Your goal: Number the lines of all the records below in a single list, omitting the blank lines.
----------
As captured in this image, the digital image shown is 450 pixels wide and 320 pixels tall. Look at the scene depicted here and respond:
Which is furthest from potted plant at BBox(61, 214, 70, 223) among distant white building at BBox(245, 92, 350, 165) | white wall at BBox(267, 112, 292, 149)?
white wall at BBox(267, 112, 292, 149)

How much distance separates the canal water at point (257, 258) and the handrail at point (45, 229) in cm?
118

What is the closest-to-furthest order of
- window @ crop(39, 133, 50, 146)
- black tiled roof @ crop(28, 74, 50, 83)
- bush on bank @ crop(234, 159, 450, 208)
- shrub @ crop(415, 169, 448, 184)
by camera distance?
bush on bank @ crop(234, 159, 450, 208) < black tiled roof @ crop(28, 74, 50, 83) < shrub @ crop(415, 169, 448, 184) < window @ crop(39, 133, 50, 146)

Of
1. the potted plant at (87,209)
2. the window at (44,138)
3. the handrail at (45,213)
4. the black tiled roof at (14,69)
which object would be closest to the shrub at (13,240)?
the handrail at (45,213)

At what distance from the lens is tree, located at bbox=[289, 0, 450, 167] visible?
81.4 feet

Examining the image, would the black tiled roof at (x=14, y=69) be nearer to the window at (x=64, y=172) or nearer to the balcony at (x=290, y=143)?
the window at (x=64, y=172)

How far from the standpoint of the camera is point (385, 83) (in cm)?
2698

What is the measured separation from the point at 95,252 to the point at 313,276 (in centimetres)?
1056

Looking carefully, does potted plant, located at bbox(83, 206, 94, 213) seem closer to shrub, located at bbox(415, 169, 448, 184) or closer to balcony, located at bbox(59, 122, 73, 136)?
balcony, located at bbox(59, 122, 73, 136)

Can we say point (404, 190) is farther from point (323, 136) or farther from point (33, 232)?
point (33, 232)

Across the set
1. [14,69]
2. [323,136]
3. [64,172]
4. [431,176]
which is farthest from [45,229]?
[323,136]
----------
Output for this task:
1. As captured in this image, the digital image shown is 450 pixels wide and 320 pixels tall. Look at the scene depicted here and respond:
2. Which is furthest from potted plant at BBox(61, 214, 70, 223) among distant white building at BBox(245, 92, 350, 165) | white wall at BBox(267, 112, 292, 149)?
3. white wall at BBox(267, 112, 292, 149)
4. How much distance separates the canal water at point (257, 258) and the handrail at point (45, 229) in cm?
5. 118
6. What is the closest-to-furthest order of
7. - window @ crop(39, 133, 50, 146)
8. - black tiled roof @ crop(28, 74, 50, 83)
9. - bush on bank @ crop(234, 159, 450, 208)
10. - shrub @ crop(415, 169, 448, 184)
11. by camera distance?
12. bush on bank @ crop(234, 159, 450, 208) < black tiled roof @ crop(28, 74, 50, 83) < shrub @ crop(415, 169, 448, 184) < window @ crop(39, 133, 50, 146)
13. Of
14. 1. the potted plant at (87,209)
15. 2. the window at (44,138)
16. 3. the handrail at (45,213)
17. 4. the black tiled roof at (14,69)
18. which object would be closest to the shrub at (13,240)?
19. the handrail at (45,213)
20. At what distance from the lens is tree, located at bbox=[289, 0, 450, 167] visible?
21. 81.4 feet
22. Examining the image, would the black tiled roof at (x=14, y=69) be nearer to the window at (x=64, y=172) or nearer to the balcony at (x=290, y=143)?
23. the window at (x=64, y=172)
24. How far from the standpoint of the camera is point (385, 83) (in cm)?
25. 2698
26. What is the measured separation from the point at 95,252 to the point at 313,276 (in centimetres)?
27. 1056
28. Looking carefully, does potted plant, located at bbox(83, 206, 94, 213) seem closer to shrub, located at bbox(415, 169, 448, 184) or closer to balcony, located at bbox(59, 122, 73, 136)?
29. balcony, located at bbox(59, 122, 73, 136)
30. Can we say point (404, 190) is farther from point (323, 136) or farther from point (33, 232)?
31. point (33, 232)
32. Across the set
33. 1. [14,69]
34. 2. [323,136]
35. 3. [64,172]
36. 4. [431,176]
37. which is farthest from [45,229]?
38. [323,136]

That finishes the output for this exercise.